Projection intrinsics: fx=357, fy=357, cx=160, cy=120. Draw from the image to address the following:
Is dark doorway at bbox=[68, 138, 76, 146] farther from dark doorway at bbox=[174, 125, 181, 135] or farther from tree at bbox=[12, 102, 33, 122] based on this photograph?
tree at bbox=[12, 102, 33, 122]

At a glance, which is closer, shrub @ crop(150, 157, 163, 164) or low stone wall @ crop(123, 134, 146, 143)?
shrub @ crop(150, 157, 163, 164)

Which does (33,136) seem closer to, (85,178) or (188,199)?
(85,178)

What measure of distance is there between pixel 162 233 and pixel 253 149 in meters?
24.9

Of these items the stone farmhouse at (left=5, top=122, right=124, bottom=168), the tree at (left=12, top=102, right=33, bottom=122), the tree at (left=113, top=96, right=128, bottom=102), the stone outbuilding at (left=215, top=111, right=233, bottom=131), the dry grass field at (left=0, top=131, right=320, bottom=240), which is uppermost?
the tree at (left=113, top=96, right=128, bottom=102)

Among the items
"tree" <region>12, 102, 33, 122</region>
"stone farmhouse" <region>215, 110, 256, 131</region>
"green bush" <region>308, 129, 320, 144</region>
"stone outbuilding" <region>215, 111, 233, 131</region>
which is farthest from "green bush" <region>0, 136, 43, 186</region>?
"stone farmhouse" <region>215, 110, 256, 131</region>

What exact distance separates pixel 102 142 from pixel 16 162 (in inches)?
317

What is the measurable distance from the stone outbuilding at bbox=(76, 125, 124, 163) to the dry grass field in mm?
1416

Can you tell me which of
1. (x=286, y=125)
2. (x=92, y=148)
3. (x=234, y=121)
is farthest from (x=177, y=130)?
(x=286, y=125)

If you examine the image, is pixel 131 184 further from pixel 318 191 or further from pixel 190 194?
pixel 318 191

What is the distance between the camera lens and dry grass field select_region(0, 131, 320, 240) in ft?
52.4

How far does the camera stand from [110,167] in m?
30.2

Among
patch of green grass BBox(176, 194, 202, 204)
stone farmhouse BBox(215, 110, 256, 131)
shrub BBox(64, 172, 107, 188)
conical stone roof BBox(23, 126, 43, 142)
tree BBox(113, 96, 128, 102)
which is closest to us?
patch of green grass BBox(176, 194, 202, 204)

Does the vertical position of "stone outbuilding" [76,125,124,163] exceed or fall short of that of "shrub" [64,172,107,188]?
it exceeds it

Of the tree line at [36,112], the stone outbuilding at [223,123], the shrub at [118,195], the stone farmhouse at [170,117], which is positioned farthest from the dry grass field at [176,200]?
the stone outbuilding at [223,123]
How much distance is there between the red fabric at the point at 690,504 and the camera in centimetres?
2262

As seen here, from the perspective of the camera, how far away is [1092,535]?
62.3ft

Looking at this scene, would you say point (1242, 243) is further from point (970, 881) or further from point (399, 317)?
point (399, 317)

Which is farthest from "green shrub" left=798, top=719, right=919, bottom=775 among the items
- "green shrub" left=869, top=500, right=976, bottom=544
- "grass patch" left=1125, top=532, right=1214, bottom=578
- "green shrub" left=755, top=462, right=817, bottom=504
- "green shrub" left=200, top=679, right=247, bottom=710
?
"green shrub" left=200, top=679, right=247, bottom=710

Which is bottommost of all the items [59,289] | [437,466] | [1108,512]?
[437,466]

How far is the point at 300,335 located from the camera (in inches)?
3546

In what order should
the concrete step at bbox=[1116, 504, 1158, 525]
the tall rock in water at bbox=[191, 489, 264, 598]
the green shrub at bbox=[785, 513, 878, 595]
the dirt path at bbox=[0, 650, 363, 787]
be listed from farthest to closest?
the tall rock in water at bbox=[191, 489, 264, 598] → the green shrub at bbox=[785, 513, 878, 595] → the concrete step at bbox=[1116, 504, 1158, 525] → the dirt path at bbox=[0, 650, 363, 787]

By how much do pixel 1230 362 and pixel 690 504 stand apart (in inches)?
● ● ● ● ●
= TASK DIRECTIONS =
Reproduce all of the records above word for word, from the first line to the last.

= WRITTEN REPLY =
Projection intrinsics: fx=357, fy=357, cx=160, cy=120. Draw from the image to address the following:
Is dark doorway at bbox=[68, 138, 76, 146] farther from dark doorway at bbox=[174, 125, 181, 135] or farther from tree at bbox=[12, 102, 33, 122] based on this photograph?
tree at bbox=[12, 102, 33, 122]

At a glance, which is closer, shrub @ crop(150, 157, 163, 164) or low stone wall @ crop(123, 134, 146, 143)?
shrub @ crop(150, 157, 163, 164)

Which does (33,136) seem closer to, (85,178) or (188,199)?
(85,178)

What measure of distance is there between pixel 162 233 and pixel 253 149 in meters?
24.9

Of these items the stone farmhouse at (left=5, top=122, right=124, bottom=168), the tree at (left=12, top=102, right=33, bottom=122), the tree at (left=113, top=96, right=128, bottom=102), the stone outbuilding at (left=215, top=111, right=233, bottom=131), the dry grass field at (left=0, top=131, right=320, bottom=240), which is uppermost?
the tree at (left=113, top=96, right=128, bottom=102)

Among the items
"tree" <region>12, 102, 33, 122</region>
"stone farmhouse" <region>215, 110, 256, 131</region>
"green bush" <region>308, 129, 320, 144</region>
"stone outbuilding" <region>215, 111, 233, 131</region>
which is farthest from "green bush" <region>0, 136, 43, 186</region>?
"stone farmhouse" <region>215, 110, 256, 131</region>

What exact distance separates pixel 102 142 from pixel 16 162 (in inches)?
317

What is the measurable distance from the stone outbuilding at bbox=(76, 125, 124, 163) to the dry grass field in mm?
1416

Can you tell me which of
1. (x=286, y=125)
2. (x=92, y=148)
3. (x=234, y=121)
is farthest from (x=177, y=130)?
(x=286, y=125)

If you examine the image, is pixel 131 184 further from pixel 318 191 or further from pixel 190 194?
pixel 318 191

What is the distance between the camera lens and dry grass field select_region(0, 131, 320, 240) in ft?
52.4

How far does the camera stand from [110,167] in m?
30.2

Among
patch of green grass BBox(176, 194, 202, 204)
stone farmhouse BBox(215, 110, 256, 131)
shrub BBox(64, 172, 107, 188)
conical stone roof BBox(23, 126, 43, 142)
tree BBox(113, 96, 128, 102)
which is closest to us?
patch of green grass BBox(176, 194, 202, 204)

Does the vertical position of "stone outbuilding" [76,125,124,163] exceed or fall short of that of "shrub" [64,172,107,188]?
it exceeds it

Of the tree line at [36,112], the stone outbuilding at [223,123], the shrub at [118,195], the stone farmhouse at [170,117], which is positioned farthest from the dry grass field at [176,200]?
the stone outbuilding at [223,123]
How much distance is there between the red fabric at the point at 690,504 and the camera in centimetres?
2262

As seen here, from the perspective of the camera, how far away is [1092,535]?
62.3ft

Looking at this scene, would you say point (1242, 243) is further from point (970, 881) or further from point (399, 317)?
point (399, 317)

Which is farthest from "green shrub" left=798, top=719, right=919, bottom=775 among the items
- "green shrub" left=869, top=500, right=976, bottom=544
- "grass patch" left=1125, top=532, right=1214, bottom=578
- "green shrub" left=755, top=462, right=817, bottom=504
- "green shrub" left=200, top=679, right=247, bottom=710
?
"green shrub" left=200, top=679, right=247, bottom=710

Which is bottommost of all the items [59,289] | [437,466] | [1108,512]?
[437,466]

How far is the point at 300,335 located from the camera (in inches)?
3546

In what order should
the concrete step at bbox=[1116, 504, 1158, 525]
the tall rock in water at bbox=[191, 489, 264, 598]
the green shrub at bbox=[785, 513, 878, 595]
the dirt path at bbox=[0, 650, 363, 787]
be listed from farthest to closest?
the tall rock in water at bbox=[191, 489, 264, 598] → the green shrub at bbox=[785, 513, 878, 595] → the concrete step at bbox=[1116, 504, 1158, 525] → the dirt path at bbox=[0, 650, 363, 787]

By how much do pixel 1230 362 and pixel 690 504 stand apart (in inches)?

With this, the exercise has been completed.